Until recently, the industry has had little guidance in how to proceed with development without harming wildlife. Regulations are mostly imposed by states or local authorities, whose patchwork guidelines vary from stringent to lax. The Wind Turbine Guidelines Advisory Committee, established in 2007 under the U.S. Fish and Wildlife Service, is proposing federal recommendations to reduce wind development's effect on wildlife. Composed of wind-industry members, wildlife officials, and federal authorities, the committee will present the recommendations to the secretary of the interior for review in October. The recommendations are voluntary, but according to David Stout of the U.S. Fish and Wildlife Service, the guidelines will be "unprecedented in terms of companies agreeing to hold themselves to a higher standard."

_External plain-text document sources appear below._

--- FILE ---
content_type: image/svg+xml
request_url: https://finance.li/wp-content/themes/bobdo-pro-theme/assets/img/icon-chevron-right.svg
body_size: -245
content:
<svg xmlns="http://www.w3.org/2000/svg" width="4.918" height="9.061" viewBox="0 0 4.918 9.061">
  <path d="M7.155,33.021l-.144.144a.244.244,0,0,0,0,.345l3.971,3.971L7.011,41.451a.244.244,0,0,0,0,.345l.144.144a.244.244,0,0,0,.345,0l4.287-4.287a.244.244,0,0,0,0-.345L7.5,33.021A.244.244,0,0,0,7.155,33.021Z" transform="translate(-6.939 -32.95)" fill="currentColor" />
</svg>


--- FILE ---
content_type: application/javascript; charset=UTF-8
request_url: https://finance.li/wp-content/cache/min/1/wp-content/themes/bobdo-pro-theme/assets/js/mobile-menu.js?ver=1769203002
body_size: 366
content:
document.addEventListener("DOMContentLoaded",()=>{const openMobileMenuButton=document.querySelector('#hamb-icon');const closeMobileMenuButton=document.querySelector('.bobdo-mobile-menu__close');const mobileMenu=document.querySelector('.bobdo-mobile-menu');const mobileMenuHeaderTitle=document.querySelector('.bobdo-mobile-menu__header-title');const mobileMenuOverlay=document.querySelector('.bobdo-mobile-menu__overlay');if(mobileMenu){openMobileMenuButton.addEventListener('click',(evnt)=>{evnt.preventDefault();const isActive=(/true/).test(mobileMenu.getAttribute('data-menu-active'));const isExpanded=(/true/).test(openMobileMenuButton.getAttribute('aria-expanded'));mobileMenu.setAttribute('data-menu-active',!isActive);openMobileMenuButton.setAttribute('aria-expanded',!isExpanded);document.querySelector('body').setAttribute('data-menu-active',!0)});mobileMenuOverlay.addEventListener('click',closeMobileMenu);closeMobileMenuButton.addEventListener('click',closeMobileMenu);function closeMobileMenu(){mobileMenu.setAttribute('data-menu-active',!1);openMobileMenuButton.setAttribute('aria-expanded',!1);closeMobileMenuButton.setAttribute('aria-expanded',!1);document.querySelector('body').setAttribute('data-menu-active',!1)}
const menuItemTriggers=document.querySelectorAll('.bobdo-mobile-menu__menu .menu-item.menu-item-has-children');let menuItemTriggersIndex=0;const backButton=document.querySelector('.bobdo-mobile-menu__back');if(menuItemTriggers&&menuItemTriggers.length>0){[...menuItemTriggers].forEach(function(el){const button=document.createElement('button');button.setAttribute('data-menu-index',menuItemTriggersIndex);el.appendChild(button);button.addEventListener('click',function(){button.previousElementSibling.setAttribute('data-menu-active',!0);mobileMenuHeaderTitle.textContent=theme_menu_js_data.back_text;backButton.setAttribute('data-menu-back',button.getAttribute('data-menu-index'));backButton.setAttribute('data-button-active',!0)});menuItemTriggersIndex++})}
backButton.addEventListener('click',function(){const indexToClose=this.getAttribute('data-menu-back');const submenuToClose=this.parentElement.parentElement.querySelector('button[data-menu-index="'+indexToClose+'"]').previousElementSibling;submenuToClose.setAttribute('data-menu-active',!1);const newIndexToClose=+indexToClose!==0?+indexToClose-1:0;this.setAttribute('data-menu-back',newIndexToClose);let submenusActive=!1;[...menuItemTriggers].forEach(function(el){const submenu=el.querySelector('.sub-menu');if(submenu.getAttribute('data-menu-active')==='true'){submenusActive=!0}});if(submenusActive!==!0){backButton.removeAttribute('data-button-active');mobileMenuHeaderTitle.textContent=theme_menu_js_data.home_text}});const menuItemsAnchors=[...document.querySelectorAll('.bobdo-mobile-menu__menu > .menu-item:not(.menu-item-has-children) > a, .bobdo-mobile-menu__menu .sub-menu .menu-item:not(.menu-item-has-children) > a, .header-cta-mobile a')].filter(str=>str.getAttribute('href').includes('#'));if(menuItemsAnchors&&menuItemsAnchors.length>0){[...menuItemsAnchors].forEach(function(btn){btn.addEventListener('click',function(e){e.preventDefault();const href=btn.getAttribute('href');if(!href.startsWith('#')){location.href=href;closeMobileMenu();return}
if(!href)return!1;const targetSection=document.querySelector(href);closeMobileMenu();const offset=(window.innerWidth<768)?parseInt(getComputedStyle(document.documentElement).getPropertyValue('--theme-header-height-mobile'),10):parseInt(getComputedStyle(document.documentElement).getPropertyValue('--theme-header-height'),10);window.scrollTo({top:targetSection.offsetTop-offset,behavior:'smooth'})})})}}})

But not everyone is convinced. "I don't believe the voluntary guidelines will work," says Fry. "The Department of Justice has chosen never to prosecute anyone for the Altamont fatalities. If you have ongoing violation of the Eagle Act and the Migratory Bird Treaty Act and no prosecutions, the wind industry eventually just decides that they've got some sort of get-out-of-jail-free card."

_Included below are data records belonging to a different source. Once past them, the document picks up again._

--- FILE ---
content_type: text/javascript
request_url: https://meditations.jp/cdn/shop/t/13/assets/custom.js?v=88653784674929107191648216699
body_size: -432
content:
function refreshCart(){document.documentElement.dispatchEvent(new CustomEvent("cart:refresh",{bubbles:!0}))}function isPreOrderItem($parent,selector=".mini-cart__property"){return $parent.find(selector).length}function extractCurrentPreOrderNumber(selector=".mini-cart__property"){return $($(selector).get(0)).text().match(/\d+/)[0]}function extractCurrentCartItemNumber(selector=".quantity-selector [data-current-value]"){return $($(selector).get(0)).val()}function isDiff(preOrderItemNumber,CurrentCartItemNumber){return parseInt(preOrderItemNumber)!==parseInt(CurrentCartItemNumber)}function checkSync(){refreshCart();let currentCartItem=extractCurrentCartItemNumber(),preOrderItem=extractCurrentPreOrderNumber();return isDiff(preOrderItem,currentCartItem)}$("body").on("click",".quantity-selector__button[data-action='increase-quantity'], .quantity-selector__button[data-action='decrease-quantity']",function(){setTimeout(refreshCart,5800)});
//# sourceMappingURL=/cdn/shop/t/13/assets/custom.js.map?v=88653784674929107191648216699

Industry leaders insist they are taking the issue seriously. Late last year, independent of the proposed federal guidelines, they formed the American Wind and Wildlife Institute in an effort to mitigate wind development's impact on the environment. "There was a consensus that if we were going to increase America's renewable energy base to the levels that President Bush, and now President Obama, have set as goals for the country, that we had to do business differently," says the AWWI's president, Kraig Butrum.